== Input data ==
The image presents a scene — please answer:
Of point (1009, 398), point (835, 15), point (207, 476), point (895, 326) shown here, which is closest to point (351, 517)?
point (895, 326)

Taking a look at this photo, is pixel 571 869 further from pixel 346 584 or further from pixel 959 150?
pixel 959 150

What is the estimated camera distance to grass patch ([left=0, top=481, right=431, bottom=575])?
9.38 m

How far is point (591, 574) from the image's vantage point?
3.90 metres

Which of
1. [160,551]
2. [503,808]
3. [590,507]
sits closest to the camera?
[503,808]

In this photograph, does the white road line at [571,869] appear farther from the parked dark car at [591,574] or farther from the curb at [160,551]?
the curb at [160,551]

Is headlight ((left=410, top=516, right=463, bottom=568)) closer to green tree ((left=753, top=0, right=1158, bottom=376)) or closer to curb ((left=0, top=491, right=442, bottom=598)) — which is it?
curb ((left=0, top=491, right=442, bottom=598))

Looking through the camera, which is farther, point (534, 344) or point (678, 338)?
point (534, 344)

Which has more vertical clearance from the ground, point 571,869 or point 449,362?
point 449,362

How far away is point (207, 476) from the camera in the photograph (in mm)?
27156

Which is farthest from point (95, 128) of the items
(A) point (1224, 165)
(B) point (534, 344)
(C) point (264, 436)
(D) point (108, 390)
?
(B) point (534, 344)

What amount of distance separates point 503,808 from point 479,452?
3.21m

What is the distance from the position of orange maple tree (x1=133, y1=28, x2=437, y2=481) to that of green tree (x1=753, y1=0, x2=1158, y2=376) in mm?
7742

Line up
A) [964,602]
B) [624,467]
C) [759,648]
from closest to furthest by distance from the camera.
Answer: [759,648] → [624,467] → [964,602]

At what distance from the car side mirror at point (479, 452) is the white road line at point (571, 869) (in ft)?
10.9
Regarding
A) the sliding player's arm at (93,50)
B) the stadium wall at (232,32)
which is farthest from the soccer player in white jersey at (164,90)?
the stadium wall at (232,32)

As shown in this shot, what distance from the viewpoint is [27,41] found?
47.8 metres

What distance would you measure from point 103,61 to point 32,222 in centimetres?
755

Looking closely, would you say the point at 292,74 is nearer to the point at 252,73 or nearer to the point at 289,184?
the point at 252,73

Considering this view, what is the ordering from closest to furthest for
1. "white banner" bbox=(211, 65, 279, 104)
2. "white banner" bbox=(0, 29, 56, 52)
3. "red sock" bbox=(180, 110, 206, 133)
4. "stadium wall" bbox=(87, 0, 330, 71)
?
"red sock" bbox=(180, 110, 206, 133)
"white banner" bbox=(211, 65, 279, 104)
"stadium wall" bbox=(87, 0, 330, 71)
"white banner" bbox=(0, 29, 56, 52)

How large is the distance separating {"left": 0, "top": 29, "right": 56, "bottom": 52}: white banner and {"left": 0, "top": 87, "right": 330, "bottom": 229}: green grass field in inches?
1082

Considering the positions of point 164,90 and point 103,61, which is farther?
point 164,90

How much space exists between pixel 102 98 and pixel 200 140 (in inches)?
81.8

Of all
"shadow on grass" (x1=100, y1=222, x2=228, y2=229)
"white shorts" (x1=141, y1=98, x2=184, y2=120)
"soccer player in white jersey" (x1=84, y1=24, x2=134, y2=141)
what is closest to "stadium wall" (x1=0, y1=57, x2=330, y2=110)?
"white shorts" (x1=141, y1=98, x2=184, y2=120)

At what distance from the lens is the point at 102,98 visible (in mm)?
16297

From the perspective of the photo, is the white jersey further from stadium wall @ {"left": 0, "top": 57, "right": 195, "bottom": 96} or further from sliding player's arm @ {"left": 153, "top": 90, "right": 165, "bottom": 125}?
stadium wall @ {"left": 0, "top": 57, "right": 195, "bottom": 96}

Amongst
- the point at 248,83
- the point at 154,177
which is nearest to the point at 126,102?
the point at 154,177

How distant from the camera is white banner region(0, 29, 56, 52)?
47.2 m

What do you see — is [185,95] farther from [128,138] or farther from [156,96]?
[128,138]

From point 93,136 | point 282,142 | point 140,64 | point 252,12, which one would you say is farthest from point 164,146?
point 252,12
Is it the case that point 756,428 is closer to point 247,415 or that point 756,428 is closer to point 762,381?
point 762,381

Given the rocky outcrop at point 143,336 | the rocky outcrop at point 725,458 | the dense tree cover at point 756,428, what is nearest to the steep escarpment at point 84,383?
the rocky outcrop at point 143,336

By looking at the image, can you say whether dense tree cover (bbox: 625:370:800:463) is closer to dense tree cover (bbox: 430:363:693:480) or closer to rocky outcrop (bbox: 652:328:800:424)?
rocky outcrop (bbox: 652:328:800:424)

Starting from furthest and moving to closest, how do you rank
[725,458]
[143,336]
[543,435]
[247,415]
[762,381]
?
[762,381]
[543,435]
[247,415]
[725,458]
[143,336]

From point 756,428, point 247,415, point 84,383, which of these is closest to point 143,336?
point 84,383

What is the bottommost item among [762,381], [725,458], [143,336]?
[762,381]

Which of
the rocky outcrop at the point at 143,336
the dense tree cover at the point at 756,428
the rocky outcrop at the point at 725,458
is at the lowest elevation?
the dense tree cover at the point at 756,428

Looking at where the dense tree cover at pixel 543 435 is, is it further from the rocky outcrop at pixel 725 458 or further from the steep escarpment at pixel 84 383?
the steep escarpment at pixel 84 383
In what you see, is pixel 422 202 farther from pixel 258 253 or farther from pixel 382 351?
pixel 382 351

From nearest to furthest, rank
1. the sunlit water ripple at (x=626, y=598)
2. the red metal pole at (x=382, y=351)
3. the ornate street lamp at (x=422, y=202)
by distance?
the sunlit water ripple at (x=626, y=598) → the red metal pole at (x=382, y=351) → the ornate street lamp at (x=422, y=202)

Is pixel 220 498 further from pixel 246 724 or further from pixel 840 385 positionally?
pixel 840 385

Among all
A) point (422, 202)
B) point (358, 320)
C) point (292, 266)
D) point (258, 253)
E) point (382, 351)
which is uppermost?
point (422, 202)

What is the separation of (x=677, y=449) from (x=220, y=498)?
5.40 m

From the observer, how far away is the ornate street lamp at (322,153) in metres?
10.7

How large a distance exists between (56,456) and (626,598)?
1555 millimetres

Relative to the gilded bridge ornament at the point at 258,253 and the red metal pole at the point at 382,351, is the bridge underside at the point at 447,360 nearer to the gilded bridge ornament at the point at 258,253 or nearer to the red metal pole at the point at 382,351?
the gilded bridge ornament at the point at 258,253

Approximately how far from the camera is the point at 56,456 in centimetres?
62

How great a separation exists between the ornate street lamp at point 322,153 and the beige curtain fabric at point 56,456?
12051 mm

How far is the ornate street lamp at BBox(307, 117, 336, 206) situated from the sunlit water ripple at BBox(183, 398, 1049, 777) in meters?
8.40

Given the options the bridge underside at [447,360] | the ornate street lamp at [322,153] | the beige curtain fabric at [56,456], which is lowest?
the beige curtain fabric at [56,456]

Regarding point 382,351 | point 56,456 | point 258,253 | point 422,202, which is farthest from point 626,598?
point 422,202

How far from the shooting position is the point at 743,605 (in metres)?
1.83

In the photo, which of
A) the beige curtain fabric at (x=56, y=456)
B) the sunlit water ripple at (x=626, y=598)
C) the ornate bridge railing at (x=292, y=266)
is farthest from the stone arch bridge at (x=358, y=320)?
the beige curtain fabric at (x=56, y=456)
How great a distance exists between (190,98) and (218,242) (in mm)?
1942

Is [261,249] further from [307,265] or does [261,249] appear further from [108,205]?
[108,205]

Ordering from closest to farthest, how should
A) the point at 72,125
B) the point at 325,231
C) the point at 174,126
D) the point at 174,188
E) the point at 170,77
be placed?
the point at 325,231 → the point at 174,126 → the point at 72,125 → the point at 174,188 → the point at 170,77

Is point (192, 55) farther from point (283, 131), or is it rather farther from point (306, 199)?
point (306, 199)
===
Please copy out everything from the line that contains "Taking a look" down to the line that contains "3.90 metres", both included, character for character.

Answer to the task:
Taking a look at this photo, is pixel 571 869 further from pixel 346 584 or further from pixel 959 150?
pixel 959 150

What is the estimated camera distance to grass patch ([left=0, top=481, right=431, bottom=575])?
9.38 m

How far is point (591, 574) from the image's vantage point?
3.90 metres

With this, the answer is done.